Back in the 1930′s, when I was studying at Minnesota, at Chi­cago, and at Columbia, there was perhaps more excuse than there is now for failing to analyze the rec­ord of government control, for at that time recent experience with intervention was limited. There wasn’t really much excuse, how­ever, because almost all human history has involved extensive government intervention, and the noninterventionist period of the nineteenth century was more or less unique. Furthermore, even in the nineteenth century nonintervention was only comparative; there was a good deal of experi­ence that could have been ana­lyzed.
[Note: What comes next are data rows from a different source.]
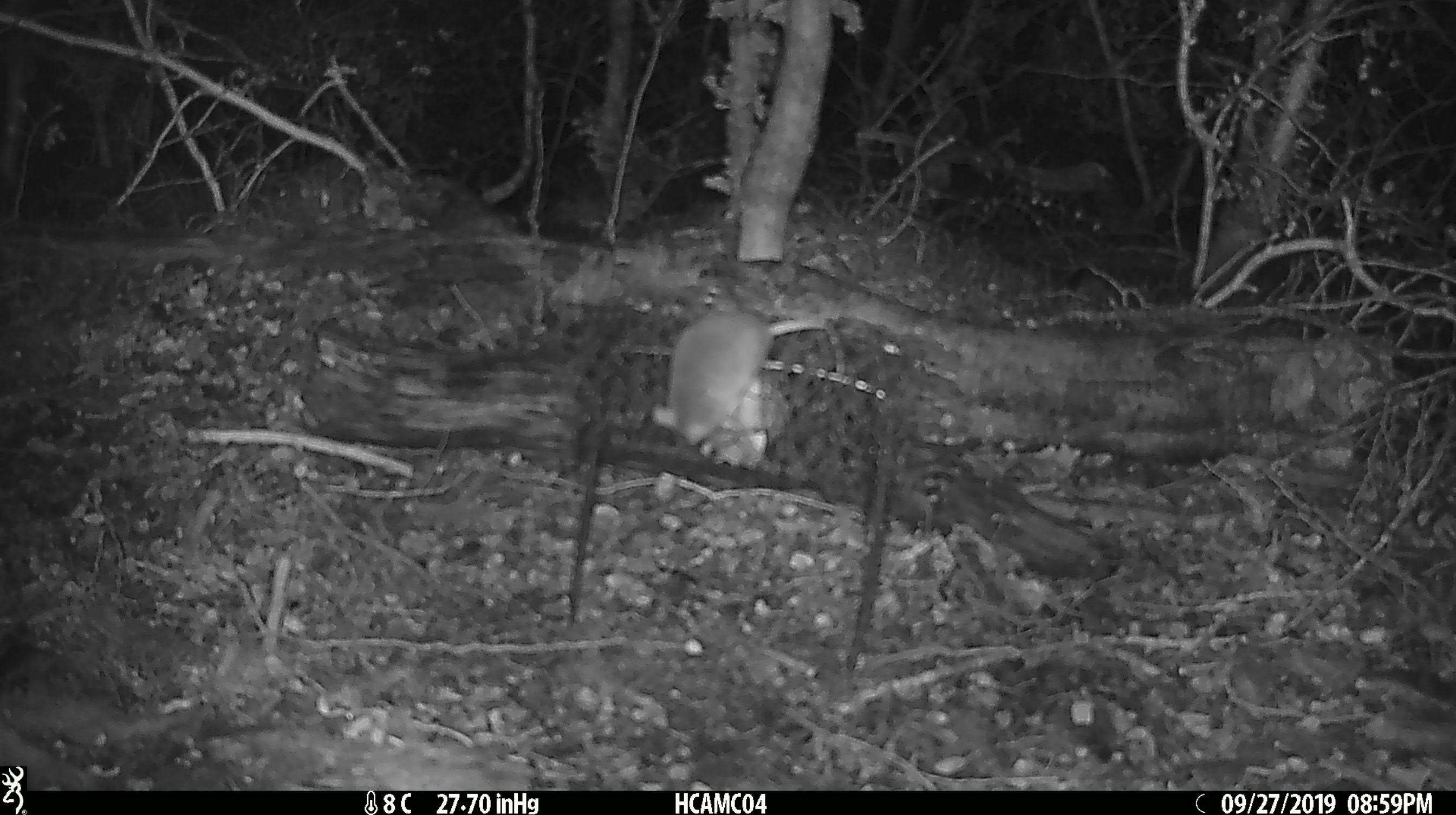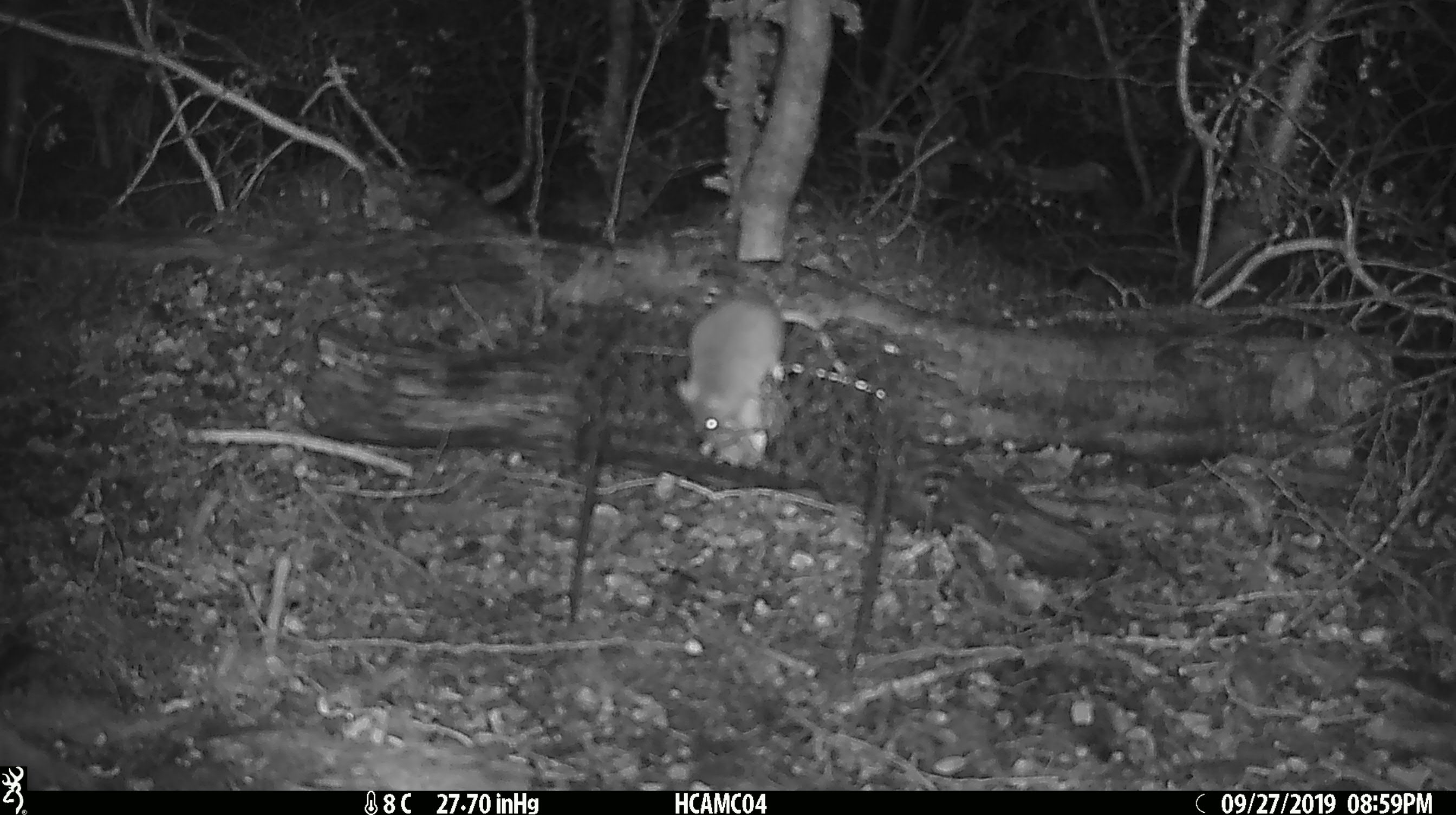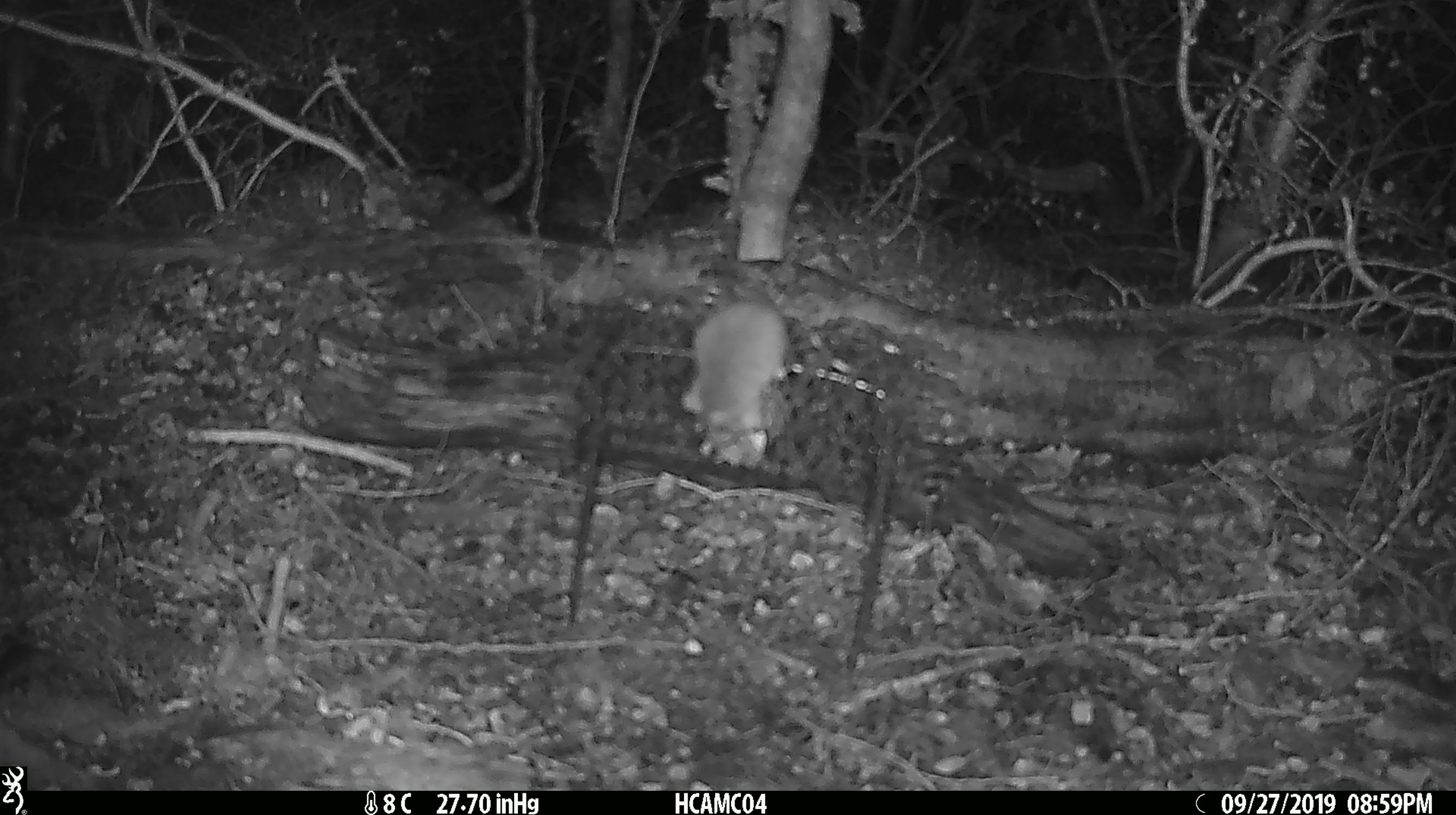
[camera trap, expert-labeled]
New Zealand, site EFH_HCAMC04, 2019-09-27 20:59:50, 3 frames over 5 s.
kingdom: Animalia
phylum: Chordata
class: Mammalia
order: Rodentia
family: Muridae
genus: Mus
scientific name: Mus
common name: mouse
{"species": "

But in the mid-thirties, inter­vention again became the prevail­ing policy, and now in the mid-sixties we have had more than a quarter of a century of experience that ought to be analyzed. Yet there has been no real analysis of this experience. We still operate on the faith of our fathers and grandfathers of the 1920′s, a faith rooted in wrong facts and bad logic.

Examine the Record

Of course, everyone realizes in a general way that the farm pro­gram has been a mess. How many know, however, that only a few commodities are regulated, and that those that are regulated are the ones that make all the trouble? And which way does the causal re­lation run, if there is one? Is it because commodities are regulated that they are troublesome; or is it because commodities are inher­ently troublesome that they are regulated?

Since the Federal Reserve Board was established 51 years ago, has our monetary system behaved bet­ter or worse, from the point of view of cyclical stability and eco­nomic growth? Have investors been taken to the cleaners less often or less severely since the Securities and Exchange Commis­sion was established?

Are consumers served better in states where public utility regula­tion is strong and effective than in states where it is weak or non­existent?

We have tried to set minimum prices and maximum prices, mini­mum wages and maximum wages. What have the effects been?

Some of these questions are only now beginning to be investi­gated, on a small scale. One of the leaders in this effort is a former member of the Minnesota econo­mics department, George Stigler, now president of the American Economic Association. Stigler summarized some of his tentative, preliminary judgments by giving five rules to be applied when judging what economic tasks a government can perform and what it can’t. Let me summarize Stigler’s five rules for you:

Rule 1. The government cannot do anything quickly.

Rule 2. When the government performs detailed economic tasks, the responsible authorities cannot possibly control the manner in which they are performed.

Rule 3. A democratic govern­ment tries to treat all citizens a­like, ignoring individual differ­ences.

Rule 4. The ideal policy from a government’s viewpoint is one with identifiable beneficiaries who each gain a lot at the cost of many unidentifiable persons, none of whom is hurt much.

Rule 5. The government never knows when to quit.

This concludes my message. I’m not trying to tell you what to think, I’m just trying to tell you to think. The reason I think I have so much to gain by just getting you to think is that widely ac­cepted arguments for government intervention in the economy are largely based on erroneous views of the facts, incorrect drawing of conclusions, and complete failure to examine the record of inter­vention.